◆ Given information ◆
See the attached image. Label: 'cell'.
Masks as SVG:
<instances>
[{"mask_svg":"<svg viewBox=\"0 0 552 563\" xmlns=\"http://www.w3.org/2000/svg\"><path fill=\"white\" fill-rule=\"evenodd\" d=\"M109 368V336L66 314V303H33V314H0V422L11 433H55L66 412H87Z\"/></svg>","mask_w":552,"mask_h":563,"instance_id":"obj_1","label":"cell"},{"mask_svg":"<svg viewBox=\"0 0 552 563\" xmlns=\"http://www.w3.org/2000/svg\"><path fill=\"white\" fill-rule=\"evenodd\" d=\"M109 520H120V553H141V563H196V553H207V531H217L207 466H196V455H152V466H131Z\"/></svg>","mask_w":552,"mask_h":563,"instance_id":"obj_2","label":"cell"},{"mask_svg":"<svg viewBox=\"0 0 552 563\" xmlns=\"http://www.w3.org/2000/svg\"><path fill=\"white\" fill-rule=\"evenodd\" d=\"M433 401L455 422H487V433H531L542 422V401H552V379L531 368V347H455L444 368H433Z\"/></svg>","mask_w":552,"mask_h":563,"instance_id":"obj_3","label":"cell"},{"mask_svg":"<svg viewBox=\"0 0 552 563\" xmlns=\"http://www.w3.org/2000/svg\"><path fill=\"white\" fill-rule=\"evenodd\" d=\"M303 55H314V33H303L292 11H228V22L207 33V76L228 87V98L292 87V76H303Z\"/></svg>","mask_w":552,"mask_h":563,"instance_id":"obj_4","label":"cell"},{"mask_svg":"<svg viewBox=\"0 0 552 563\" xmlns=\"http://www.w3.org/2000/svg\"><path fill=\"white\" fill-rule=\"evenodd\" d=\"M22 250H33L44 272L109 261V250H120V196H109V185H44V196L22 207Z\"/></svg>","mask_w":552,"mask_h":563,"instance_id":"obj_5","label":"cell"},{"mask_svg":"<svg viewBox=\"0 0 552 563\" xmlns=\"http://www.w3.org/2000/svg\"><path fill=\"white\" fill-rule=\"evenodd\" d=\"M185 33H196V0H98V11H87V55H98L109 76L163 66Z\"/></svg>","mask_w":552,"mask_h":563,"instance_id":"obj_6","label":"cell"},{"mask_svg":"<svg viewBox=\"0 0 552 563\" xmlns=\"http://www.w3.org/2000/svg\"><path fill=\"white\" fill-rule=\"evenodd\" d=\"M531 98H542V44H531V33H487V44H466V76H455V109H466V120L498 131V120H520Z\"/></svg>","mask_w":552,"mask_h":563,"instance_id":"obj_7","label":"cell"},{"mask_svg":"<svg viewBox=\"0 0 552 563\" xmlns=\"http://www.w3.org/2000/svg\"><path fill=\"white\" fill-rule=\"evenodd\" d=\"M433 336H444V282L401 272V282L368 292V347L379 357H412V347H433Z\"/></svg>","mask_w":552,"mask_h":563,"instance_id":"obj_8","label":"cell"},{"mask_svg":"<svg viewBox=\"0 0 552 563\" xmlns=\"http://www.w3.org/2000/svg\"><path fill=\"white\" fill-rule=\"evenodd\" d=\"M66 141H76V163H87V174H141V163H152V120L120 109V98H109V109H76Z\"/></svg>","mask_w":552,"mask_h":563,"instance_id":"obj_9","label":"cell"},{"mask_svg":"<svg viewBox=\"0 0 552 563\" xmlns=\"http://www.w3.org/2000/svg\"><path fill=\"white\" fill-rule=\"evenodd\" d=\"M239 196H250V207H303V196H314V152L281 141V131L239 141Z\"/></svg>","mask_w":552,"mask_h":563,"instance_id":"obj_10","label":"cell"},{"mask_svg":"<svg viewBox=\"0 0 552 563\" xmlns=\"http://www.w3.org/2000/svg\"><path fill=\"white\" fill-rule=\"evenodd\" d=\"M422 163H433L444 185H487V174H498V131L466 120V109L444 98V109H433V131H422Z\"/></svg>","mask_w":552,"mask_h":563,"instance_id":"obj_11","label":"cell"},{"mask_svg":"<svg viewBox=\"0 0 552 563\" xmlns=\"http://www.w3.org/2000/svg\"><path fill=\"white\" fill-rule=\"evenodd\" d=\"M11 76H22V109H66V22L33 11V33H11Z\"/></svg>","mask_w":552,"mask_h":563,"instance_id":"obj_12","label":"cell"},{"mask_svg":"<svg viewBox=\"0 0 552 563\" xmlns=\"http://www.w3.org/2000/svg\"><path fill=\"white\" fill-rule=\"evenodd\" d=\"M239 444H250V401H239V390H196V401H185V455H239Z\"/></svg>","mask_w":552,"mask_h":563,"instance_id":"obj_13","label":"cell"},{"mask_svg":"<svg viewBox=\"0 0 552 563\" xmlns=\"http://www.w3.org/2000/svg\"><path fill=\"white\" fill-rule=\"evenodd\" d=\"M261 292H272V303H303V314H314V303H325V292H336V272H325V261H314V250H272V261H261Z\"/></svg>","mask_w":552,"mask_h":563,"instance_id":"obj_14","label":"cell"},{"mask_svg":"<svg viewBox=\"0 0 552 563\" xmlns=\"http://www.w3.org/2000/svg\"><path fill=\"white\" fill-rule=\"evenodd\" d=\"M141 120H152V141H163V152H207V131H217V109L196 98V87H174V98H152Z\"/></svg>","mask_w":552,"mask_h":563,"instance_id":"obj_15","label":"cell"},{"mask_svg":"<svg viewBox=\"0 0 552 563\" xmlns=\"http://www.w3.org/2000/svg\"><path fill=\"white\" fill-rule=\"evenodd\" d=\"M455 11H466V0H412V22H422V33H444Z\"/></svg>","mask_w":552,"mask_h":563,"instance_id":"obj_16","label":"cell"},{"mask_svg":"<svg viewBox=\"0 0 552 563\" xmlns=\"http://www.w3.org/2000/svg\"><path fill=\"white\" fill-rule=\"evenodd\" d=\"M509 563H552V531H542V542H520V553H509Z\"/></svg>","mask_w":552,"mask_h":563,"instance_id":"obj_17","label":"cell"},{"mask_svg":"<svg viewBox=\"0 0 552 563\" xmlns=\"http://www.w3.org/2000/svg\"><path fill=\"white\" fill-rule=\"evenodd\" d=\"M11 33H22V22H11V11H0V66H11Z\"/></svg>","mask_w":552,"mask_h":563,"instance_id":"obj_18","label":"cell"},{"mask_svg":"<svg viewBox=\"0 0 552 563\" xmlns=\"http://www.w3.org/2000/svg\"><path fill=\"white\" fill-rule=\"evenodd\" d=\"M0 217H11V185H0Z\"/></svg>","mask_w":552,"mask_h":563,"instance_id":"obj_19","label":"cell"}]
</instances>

◆ Your instructions ◆
Substitute "Outlines" for "Masks" in the stretch from the start of the items through the line containing "<instances>", and write out only those lines with everything else left as it is.

◆ Solved problem ◆
See the attached image. Label: 'cell'.
Outlines as SVG:
<instances>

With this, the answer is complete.